We address some of this in our programming at CrossFit LA, but in terms of a system that is followable for anyone, anywhere, anytime, that sort of thing hasn’t ever really existed until now. That is the purpose of the FYG program – to provide structure for a long-term, sustainable, ultimate-fitness program. As far as programming goes, we broke it down into three areas. 1. High Intensity CrossFit style workouts, 2. Pure intervals / sprints, and 3. Long slow distance for recovery.
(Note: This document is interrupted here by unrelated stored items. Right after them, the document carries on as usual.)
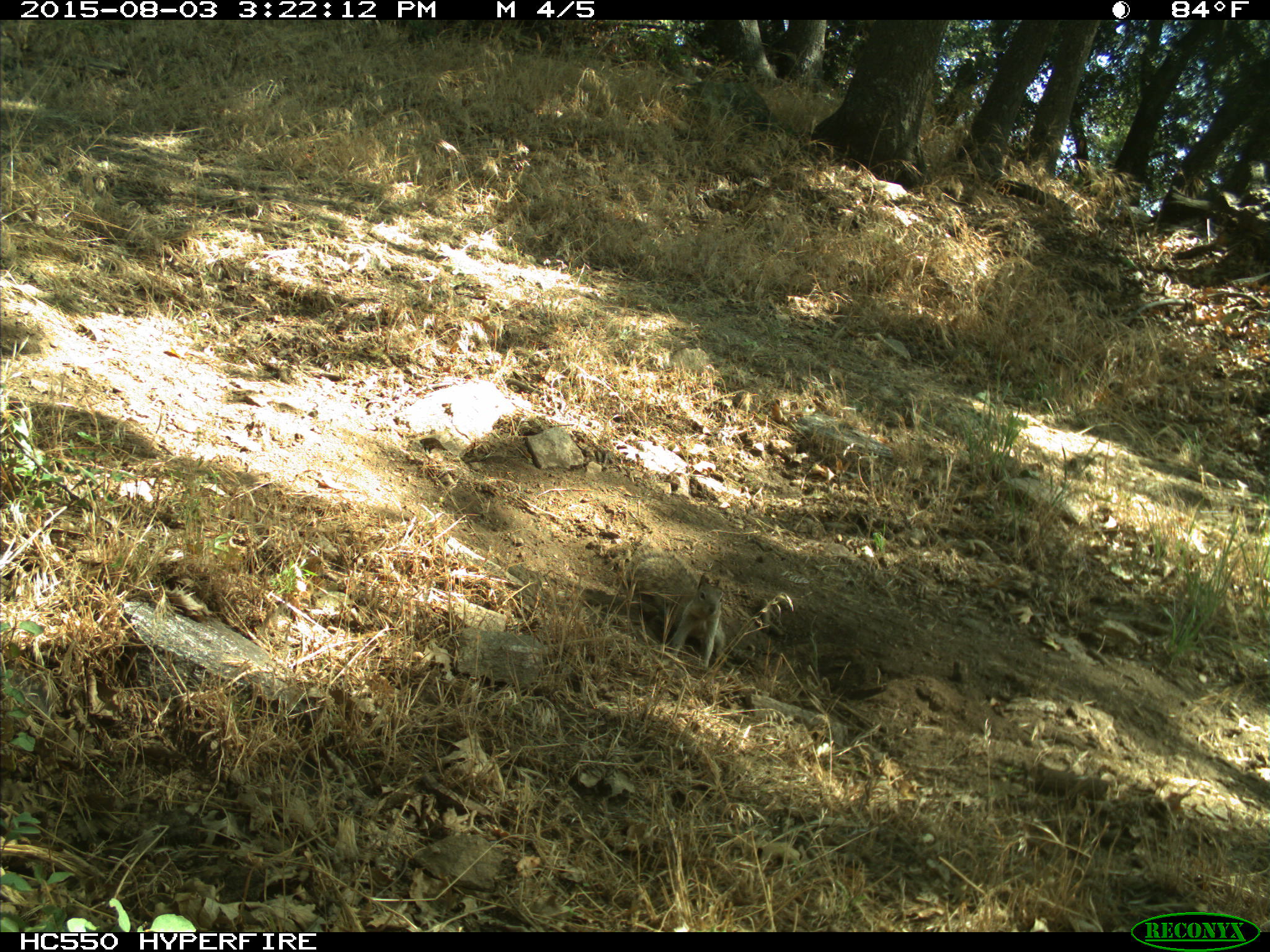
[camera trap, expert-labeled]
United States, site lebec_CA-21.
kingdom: Animalia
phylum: Chordata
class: Mammalia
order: Rodentia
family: Sciuridae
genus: Otospermophilus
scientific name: Otospermophilus beecheyi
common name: california ground squirrel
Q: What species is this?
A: Otospermophilus beecheyi (california ground squirrel).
Here’s an excerpt from the book:
THE THREE ELEMENTS OF THIS PROGRAM
Intensity is necessary, and in strong doses. But the need for sustainability dictates that the intensity be do-able, and that a modified CrossFit be the first leg of a three-legged stool of fitness:
• Doable, CrossFit style, high-intensity workouts: A less-extreme version of modern CrossFit, more like CrossFit circa 2004, is safe and sane, but still brutal and brutally effective. In fact, many of the WODs here will be familiar to longtime CrossFit aficionados; many others will be similar to those Andy designs for his CrossFit LA clients. Then, to fill in some of the gaps of high- intensity workouts, Fire Your Gym will add the following:
• Sprints/Interval Training: Intervals refer to high-intensity sprints. These build sport-specific and general speed in a more structured, effective way than your get through broad-based CrossFit high-intensity. They are grueling, but over with fast.
• Long, slow distance (LSD) conditioning: After most hard workouts, Fire Your Gym schedules slow-paced cardio conditioning. The program focuses on running, the most natural activity. Ultimately, you can also use cycling, rowing, swimming and other cardio activities, depending on your goals.